Ido Sum, a partner in venture capital fund TLcom Capital LLP, which runs an office in Yaba, has seen Lagos, a city of as many as 20 million people, emerging as the “go-to place for tech in Africa.”
“If you are hungry for Africa investment, it is becoming clear that Lagos is one of the first places to go,” said Sum, who has been investing on the continent for eight years.
TLcom has three of its five investments in Nigeria, including Kobo360, headquartered in Yaba and described by Sum as Uber for truck drivers.
Many local entrepreneurs often see the city’s physical and technical challenges as an opportunity, according to Bloomberg.

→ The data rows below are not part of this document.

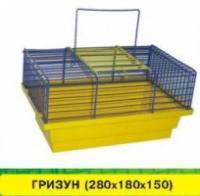 ГРЫЗУН клетка для грызунов 280х180х150 мм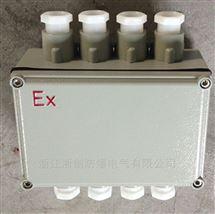 粉尘防爆接线箱BJX51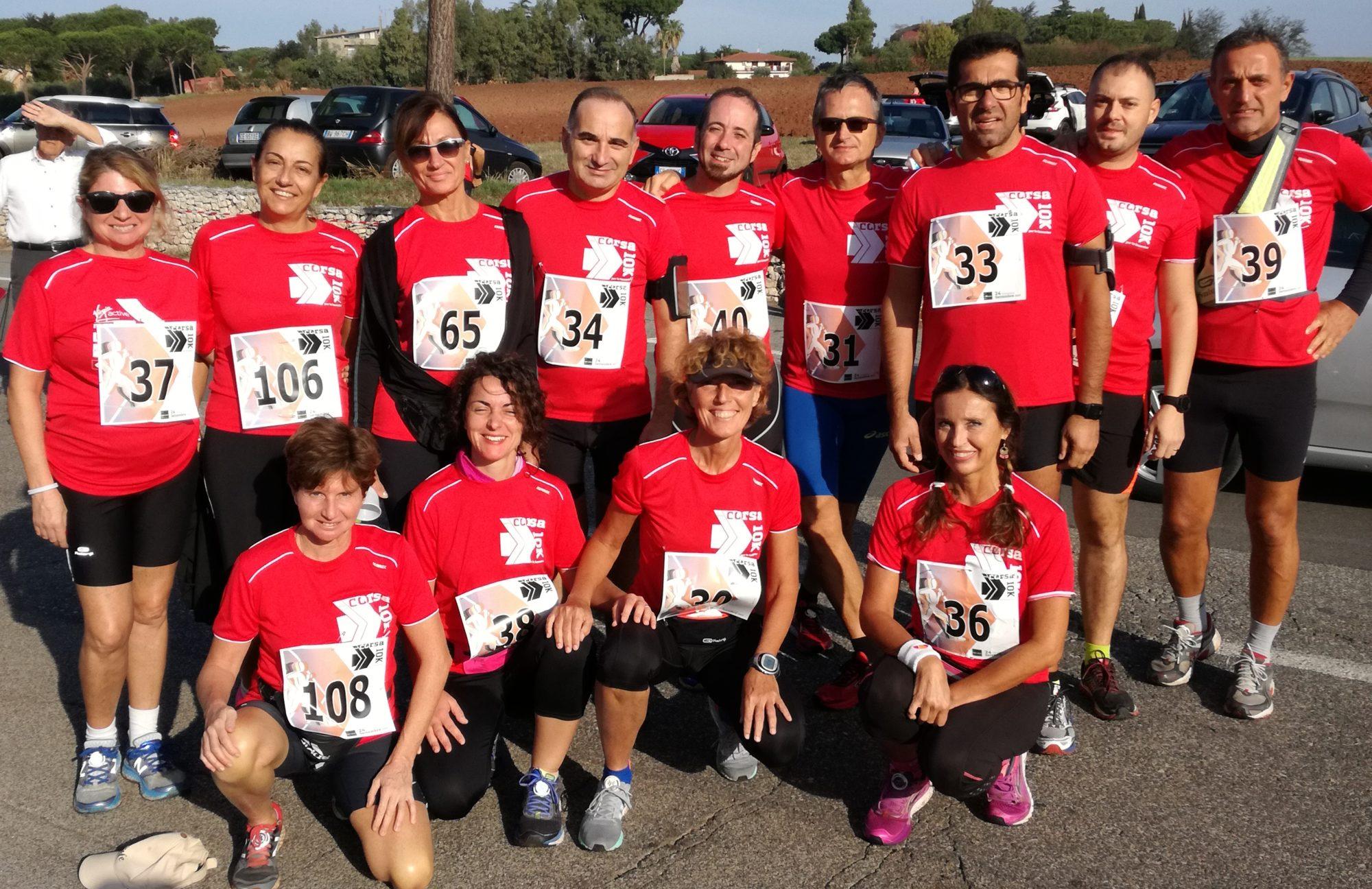 Sport Team Trigoria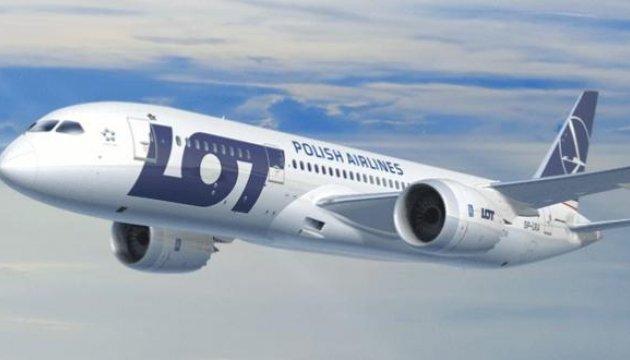 Польский авиаперевозчик откроет новый рейс из Львова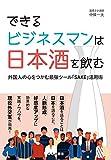 できるビジネスマンは日本酒を飲む ―外国人の心をつかむ最強ツール「SAKE」活用術ー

Lifebank, which connects blood banks to hospitals in poorly mapped Lagos, bases its entire business on overcoming problems — both in delivery and communications.
“These are the problems locals can solve best,” said Lifebank CEO Temie Giwa-Tubosun, who plans to expand her business to Ghana and Cote D’Ivoire or Senegal by 2020.
Such adaptability may prove to be a boon as technology companies seek to capitalise on what global tech giants call the “next billion users” — young people still not using the internet in poorer populations in Africa, Asia and the Pacific.
“Yaba’s surpassed my expectation of what it could achieve,” said Bosun Tijani, a leader of the grassroots movement and co-founder of the Co-Creation Hub that’s incubated startups such as Lifebank.
“It has given the tech community in Nigeria an identity and made people in every part of the country believe that technology is possible here.”
IBM is working on bringing quantum computing to commercial applications, and expects revenues from this to come through as soon as 2021, said Chief Executive Officer, Ginni Rometty.
That opens the field wider for Nigerian computer techies, particularly Lagosians, to earn dollars at home working for European and American firms abroad without visa hassles and the risk of illegal immigration.